Python提取pdf文字信息
Python提取pdf文字信息
需求
今天教务处导出来我们全年级的成绩,一看吓一跳,我们的名字怎么不在文件名里,只能一个个找吗。事情开始变得离谱起来,因为足足有800多份成绩。
不怕,人生苦短,我用Python
,思路很简单,使用pdfminer读取pdf文件里的文字信息,剩下的就是一个时间复杂度为\(O(n)\)的查找问题了。
代码
- 文件目录结构
其中 scores
存放全学院的成绩,results
保存查找结果,main.py
是核心代码。
import os
from shutil import copy
from io import StringIO
from pdfminer.pdfinterp import PDFResourceManager, process_pdf
from pdfminer.converter import TextConverter
from pdfminer.layout import LAParams
score_dir = ".\scores"
def readPdf(pdf_file):
rsrcmgr = PDFResourceManager()
retstr = StringIO()
laparams = LAParams()
device = TextConverter(rsrcmgr=rsrcmgr, outfp=retstr, laparams=laparams)

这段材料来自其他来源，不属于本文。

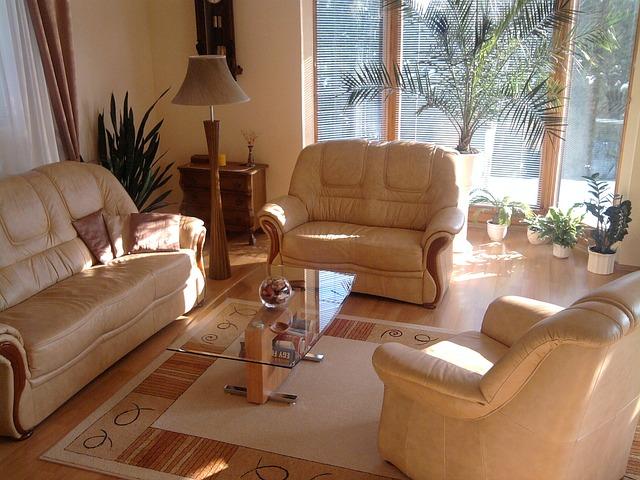 palma v obýváku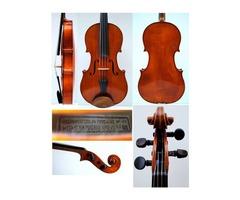Se vende Viola profesional Fernando Solar 1977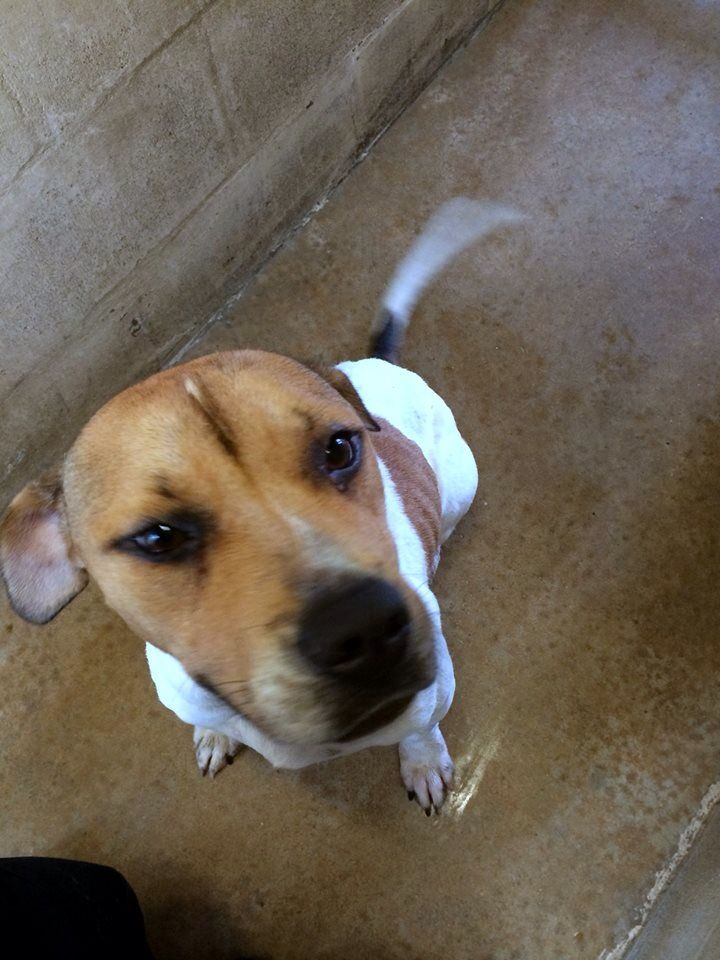 "#Founddog 6-11-14 STRAY #Satsuma #FL ID# 1378 ""Jenny"" Female #Pitbull mix N 1st St  PCSO ANIMAL SERVICES https://m.facebook.com/story.php?story_fbid=723526224376933&substory_index=0&id=519613888101502"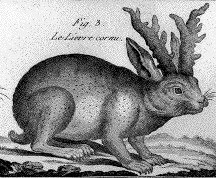 Jackalope drawing in the 1700's
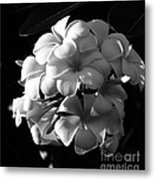 Plumeria Black White Metal Print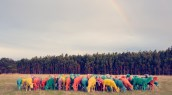Rainbow Sheep I feature GRAY MALIN dream series FashionDailyMag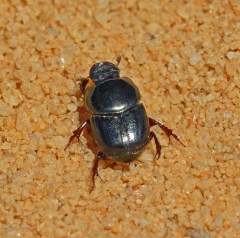 sandy soil close-up, and in the center of frame a dark, iridescent beetle with a distinctly scarab-segmented shell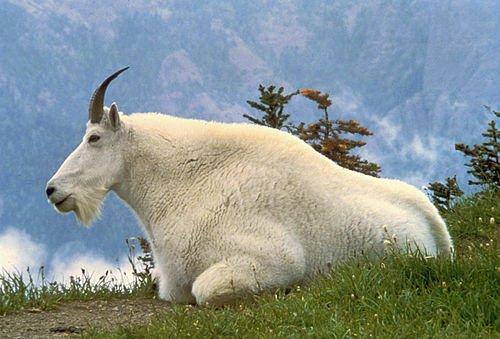 500px-Mountain_Goat_USFWS
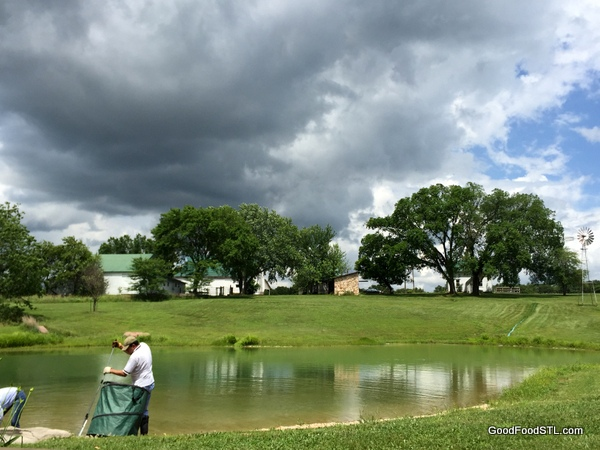 Farm pond cleaning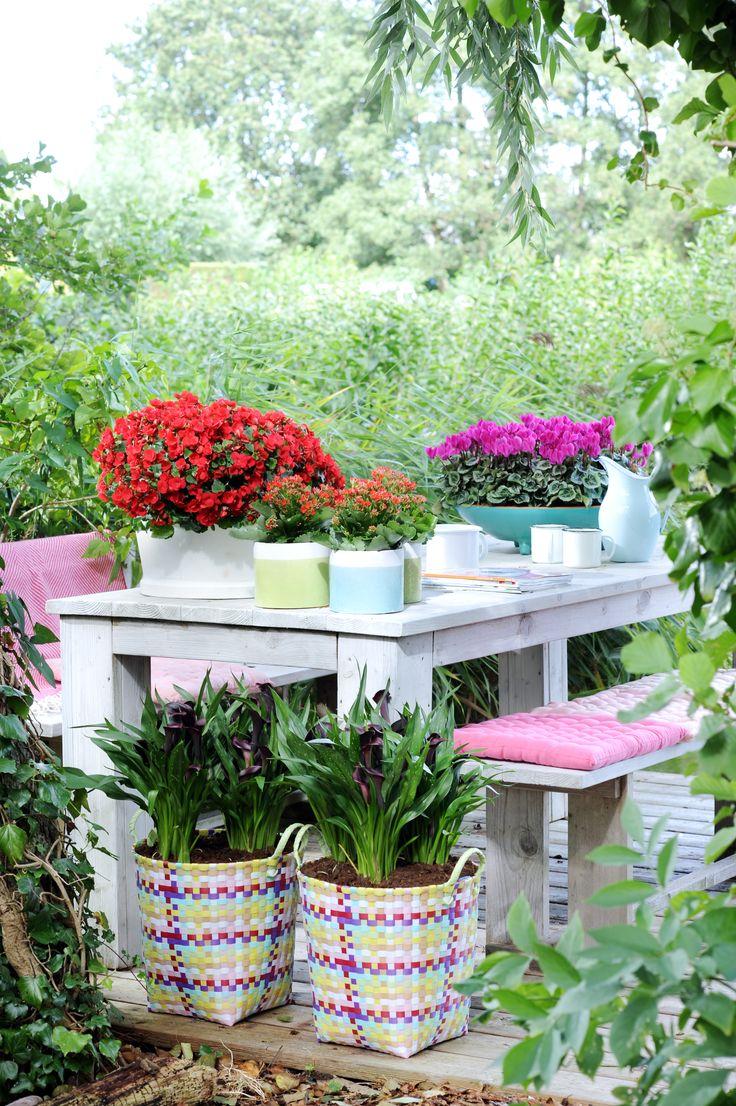 Die Betulia, Calla und Kalanchoe machen es sich auf der Terrasse gemütlich #garten #pflanzenfreude #plant #pflanzen #outdoor #betulia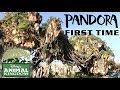 First Time Visit to Pandora: The World of Avatar (Disney's Animal Kingdom)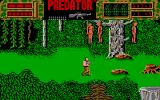 Predator Amiga Three people have been hung to a tree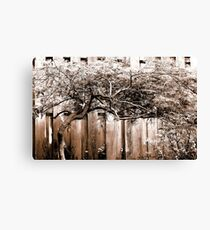Monochrome Tree Canvas Print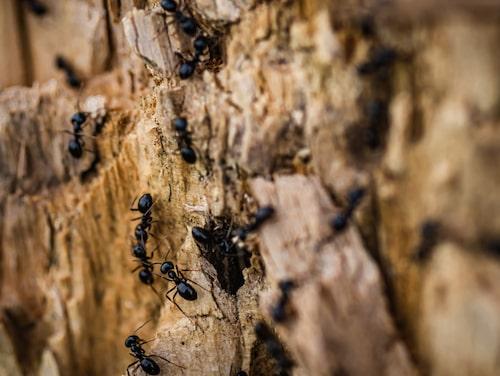 Kanel ska vara ett bra, och miljövänligt, medel för att få bort myrorna.
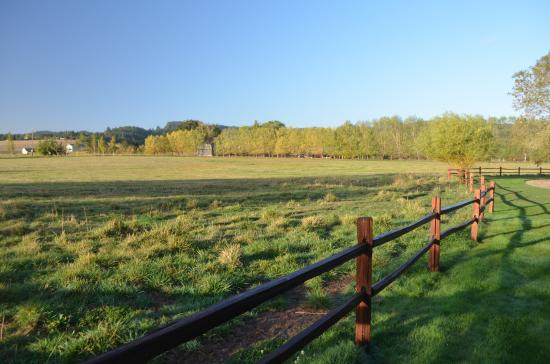 Hopewell Bed & Breakfast : Cow pasture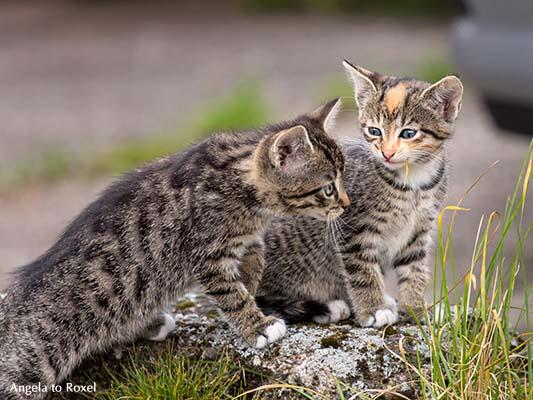 Tierbilder kaufen: Action! Zwei unternehmungslustige Katzenkinder beim Spielen im Hof, Kommunikation, Bredenborn 2014 | Ihr Kontakt: Angela to Roxel
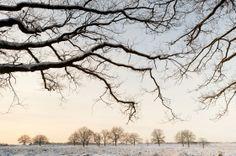 Wilco Dragt: landschapsfotografie in en om Arnhem - Arnhem Direct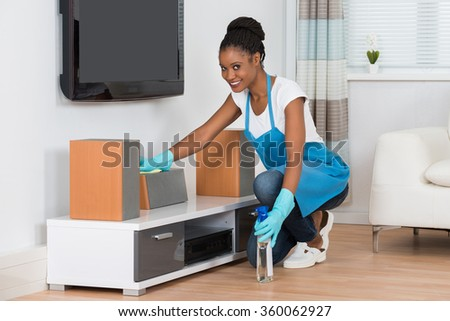 Young African Woman Cleaning Furniture In Living Room - stock photo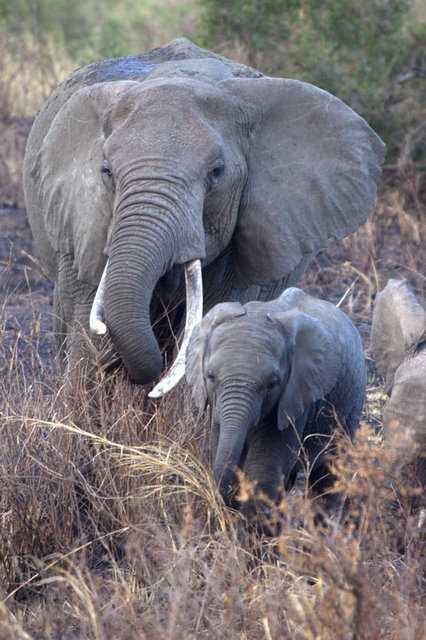 Camp - Ngorongoro Crater Rim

process_pdf(rsrcmgr=rsrcmgr, device=device, fp=pdf_file)
device.close()
content = retstr.getvalue()
retstr.close()
return content
if __name__ == '__main__':
list = ["王五", "张三", "李四"]
file_list = os.listdir(score_dir)
for i in file_list:
# read pdf content
with open(os.path.join(score_dir, i), "rb") as f:
content = readPdf(f)
# search name in content
for search_name in list:
if search_name in content:
# save to results
copy(os.path.join(score_dir, i), os.path.join("./results/", search_name + ".pdf"))
# # save time
# list.remove(search_name)
if len(list) == 0:
break
print("Search successfully!")
总结
复习了一些相关语法,os.listdir(score_dir)
, copy(os.path.join(score_dir, i), os.path.join("./results/", search_name + ".pdf"))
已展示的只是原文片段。